*DOCUMENT SECTION*

● ● ● ●

20 April 2006

Thoughts on rising

No, I'm not thinking about the difficulty of getting up in the morning. That's actually getting easier as the sun climbs over the horizon earlier and earlier. I'm talking about Easter, about the resurrection it represents. But mostly I want to talk about some differences in how I've seen people approach religion.

All during Lent this year, I felt pretty spiritually stagnant. In the past, I've looked forward to the 40 days and 40 nights before Easter--my favorite holiday of any kind (my second favorite is November 11 which I still insist on referring to by it's original title of Armistice Day). For me Lent has always been a quieting time, a time for reflection and self-examination, for digging down into my own spirit and clearing out the inessential. But this Lent, I found myself struggling.

The problem, I think now, was words. That may be odd for a writer to say, but the funny thing is that words for me have always been the interface where my spirit and the world meet. Words are a kind of surface, something I can touch. But it's crucial for me to recognize that they can never, ever represent accurately the experiences or truths they talk about. They're just a beginning, a way in.

● ● ● ●

*WRITTEN EXERCISE*
Copy the whole Easter reflection word for word. Draw only on the Easter reflection above.

*RECORDED INFORMATION*
● ● ● ●

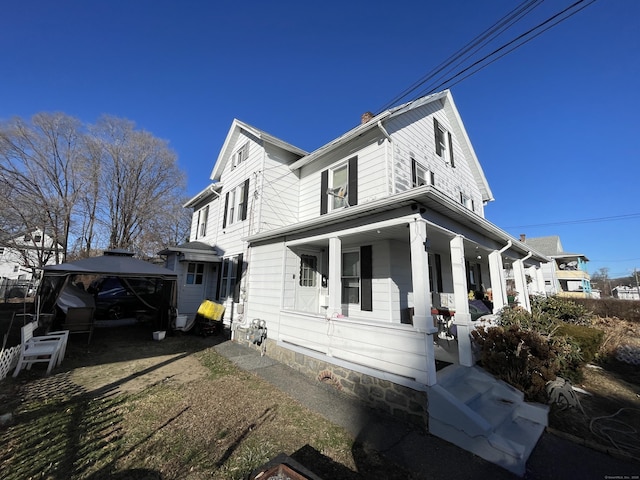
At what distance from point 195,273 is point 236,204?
12.3 feet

● ● ● ●

*SOLUTION BELOW*
20 April 2006

Thoughts on rising

No, I'm not thinking about the difficulty of getting up in the morning. That's actually getting easier as the sun climbs over the horizon earlier and earlier. I'm talking about Easter, about the resurrection it represents. But mostly I want to talk about some differences in how I've seen people approach religion.

All during Lent this year, I felt pretty spiritually stagnant. In the past, I've looked forward to the 40 days and 40 nights before Easter--my favorite holiday of any kind (my second favorite is November 11 which I still insist on referring to by it's original title of Armistice Day). For me Lent has always been a quieting time, a time for reflection and self-examination, for digging down into my own spirit and clearing out the inessential. But this Lent, I found myself struggling.

The problem, I think now, was words. That may be odd for a writer to say, but the funny thing is that words for me have always been the interface where my spirit and the world meet. Words are a kind of surface, something I can touch. But it's crucial for me to recognize that they can never, ever represent accurately the experiences or truths they talk about. They're just a beginning, a way in.